Recently, we were asked to comment for a Calgary Herald article written by Amanda Stephenson. She wrote about the growing trend of tech companies taking up residence in Calgary’s seemingly abandoned downtown core. Since the fall of oil prices, six years ago, real estate in Calgary’s downtown has become vacant at an alarming rate. According to the article, Calgary Economic Development has reported that downtown vacancy rates have risen to 27%. This gives Calgary the highest vacancy rate for any major city across Canada, by a large margin.
This incredible amount of empty space has created new opportunities for emerging tech companies, like Camber, to find great homes. According to the article, Calgary is currently home to 435 technology companies. This stat does not appear to mean much until you realize that 75% of those tech companies are start-ups. Under normal circumstances, no start-up could afford to rent a downtown Calgary office. However, today’s market conditions have taken an idea that would have seemed like a distant dream and turned it into a very real possibility. It appears that the hole left by the oil and gas exodus has created a new opportunity for the future, and both Albertans and tech companies are benefiting.

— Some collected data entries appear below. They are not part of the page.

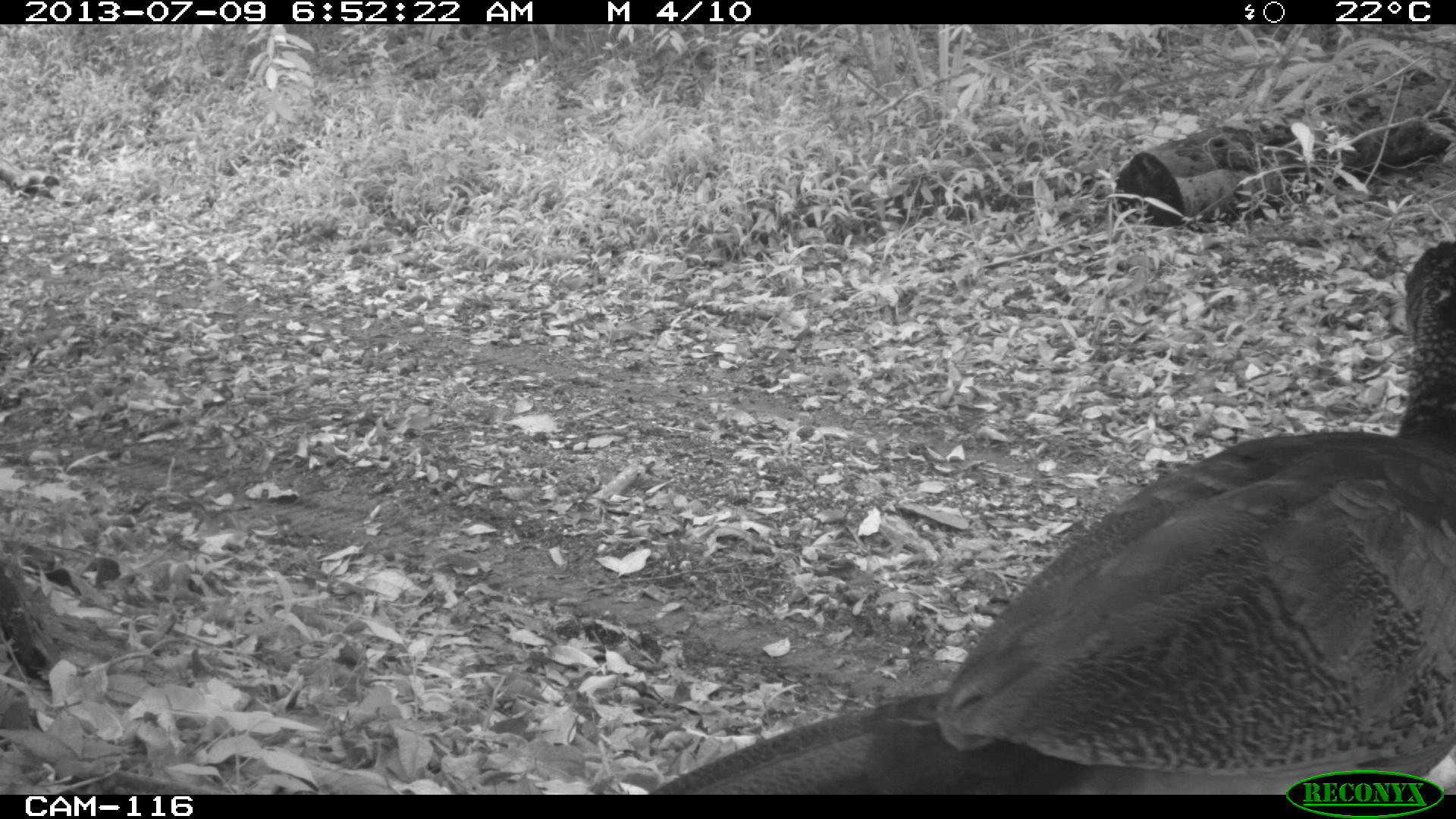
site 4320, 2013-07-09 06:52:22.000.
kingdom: Animalia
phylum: Chordata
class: Aves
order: Galliformes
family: Cracidae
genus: Crax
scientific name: Crax rubra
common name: great curassow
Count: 1.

How Does This Effect Camber?
At Camber, we are always trying to find new ways to improve our clients’ experience and having a downtown office is important. Our CEO, Rob Townsend, was quoted in the article saying, “A lot of our clients are downtown, so being here is a huge advantage, but 10 years ago the rents where we are would have been bigger than our entire budget.” There is no way that companies like Camber could have afforded to pay rent in a premier downtown location a decade ago and still had enough cash to innovate rapidly. Mr. Townsend continued by saying, “It is amazing when I talk to other firms that do what I do across Canada and across the world. When I talk to them about our leasing costs, it always, always shocks them.”
How Our Clients Benefit?
There is often a strategic decision that needs to be made for any company when selecting an office location: do we pay high rent to be accessible or do we save the money and innovate? In almost every scenario you can have one or the other, but not both. However, that is exactly what this opportunity has meant for our clients. The low rent environment means that we can focus our resources on improving all aspects of a client’s experience; from building and refining our dashboards to working with the University of Calgary data science department on a way to improve the accuracy of our planning, we are always looking for new ways to improve wealth management. Having additional resources has made it so that we do not have to sacrifice any aspect of the client experience. As long as these conditions remain in effect, we will continue to devote the additional resources right back to our clients.